- **What to do**: Lines from the one containing "Rust in de natuur van Wilfred Roelofs" through the last line of the material below: print these exactly, and only these.

[[ Exercise input, beginning ]]

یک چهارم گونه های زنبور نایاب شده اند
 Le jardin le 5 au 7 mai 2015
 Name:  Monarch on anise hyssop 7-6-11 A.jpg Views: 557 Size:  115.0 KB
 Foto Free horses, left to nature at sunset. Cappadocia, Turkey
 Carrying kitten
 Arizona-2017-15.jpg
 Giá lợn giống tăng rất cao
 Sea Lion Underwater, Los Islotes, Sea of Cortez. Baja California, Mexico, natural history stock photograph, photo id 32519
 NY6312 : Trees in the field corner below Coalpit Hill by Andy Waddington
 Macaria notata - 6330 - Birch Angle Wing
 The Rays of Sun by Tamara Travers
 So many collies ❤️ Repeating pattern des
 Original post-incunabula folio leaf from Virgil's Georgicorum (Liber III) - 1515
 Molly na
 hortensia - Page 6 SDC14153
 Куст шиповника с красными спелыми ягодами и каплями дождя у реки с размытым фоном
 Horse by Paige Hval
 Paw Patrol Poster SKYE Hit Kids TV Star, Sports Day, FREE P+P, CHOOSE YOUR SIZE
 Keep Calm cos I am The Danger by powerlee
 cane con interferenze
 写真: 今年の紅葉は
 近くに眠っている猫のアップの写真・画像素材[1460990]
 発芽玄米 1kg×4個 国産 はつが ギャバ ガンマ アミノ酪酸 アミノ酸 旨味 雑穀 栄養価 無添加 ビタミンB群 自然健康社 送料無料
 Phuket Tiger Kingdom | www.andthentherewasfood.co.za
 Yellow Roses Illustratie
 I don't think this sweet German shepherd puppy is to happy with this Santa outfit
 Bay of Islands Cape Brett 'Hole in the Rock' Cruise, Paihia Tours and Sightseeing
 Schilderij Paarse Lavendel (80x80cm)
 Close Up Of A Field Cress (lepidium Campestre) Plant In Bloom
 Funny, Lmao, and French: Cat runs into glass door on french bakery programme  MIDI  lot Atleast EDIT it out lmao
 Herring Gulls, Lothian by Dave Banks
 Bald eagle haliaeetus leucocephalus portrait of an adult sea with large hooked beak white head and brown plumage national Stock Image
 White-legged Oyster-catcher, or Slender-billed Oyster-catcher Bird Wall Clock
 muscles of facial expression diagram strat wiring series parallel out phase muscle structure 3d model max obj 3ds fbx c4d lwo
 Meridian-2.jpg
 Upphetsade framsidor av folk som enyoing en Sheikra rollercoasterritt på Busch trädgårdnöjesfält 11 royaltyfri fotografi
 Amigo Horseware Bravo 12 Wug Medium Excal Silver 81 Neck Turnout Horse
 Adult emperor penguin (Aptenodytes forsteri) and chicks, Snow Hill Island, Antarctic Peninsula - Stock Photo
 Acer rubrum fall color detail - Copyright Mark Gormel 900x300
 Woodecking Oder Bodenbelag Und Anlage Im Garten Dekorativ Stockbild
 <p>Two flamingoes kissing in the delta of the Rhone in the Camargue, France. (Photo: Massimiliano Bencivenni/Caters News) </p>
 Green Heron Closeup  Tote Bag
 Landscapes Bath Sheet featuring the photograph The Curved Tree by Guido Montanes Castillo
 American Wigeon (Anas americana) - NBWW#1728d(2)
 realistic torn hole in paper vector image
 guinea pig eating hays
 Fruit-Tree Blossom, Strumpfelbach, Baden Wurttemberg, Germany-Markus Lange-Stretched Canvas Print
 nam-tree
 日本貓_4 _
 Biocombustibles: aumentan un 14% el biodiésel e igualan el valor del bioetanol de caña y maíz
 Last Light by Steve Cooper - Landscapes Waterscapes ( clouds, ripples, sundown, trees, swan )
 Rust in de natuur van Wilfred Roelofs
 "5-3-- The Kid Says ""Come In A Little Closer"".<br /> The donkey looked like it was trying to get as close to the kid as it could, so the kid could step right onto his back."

[[ Exercise input, end ]]

- **Problem solution**:
 Rust in de natuur van Wilfred Roelofs
 "5-3-- The Kid Says ""Come In A Little Closer"".<br /> The donkey looked like it was trying to get as close to the kid as it could, so the kid could step right onto his back."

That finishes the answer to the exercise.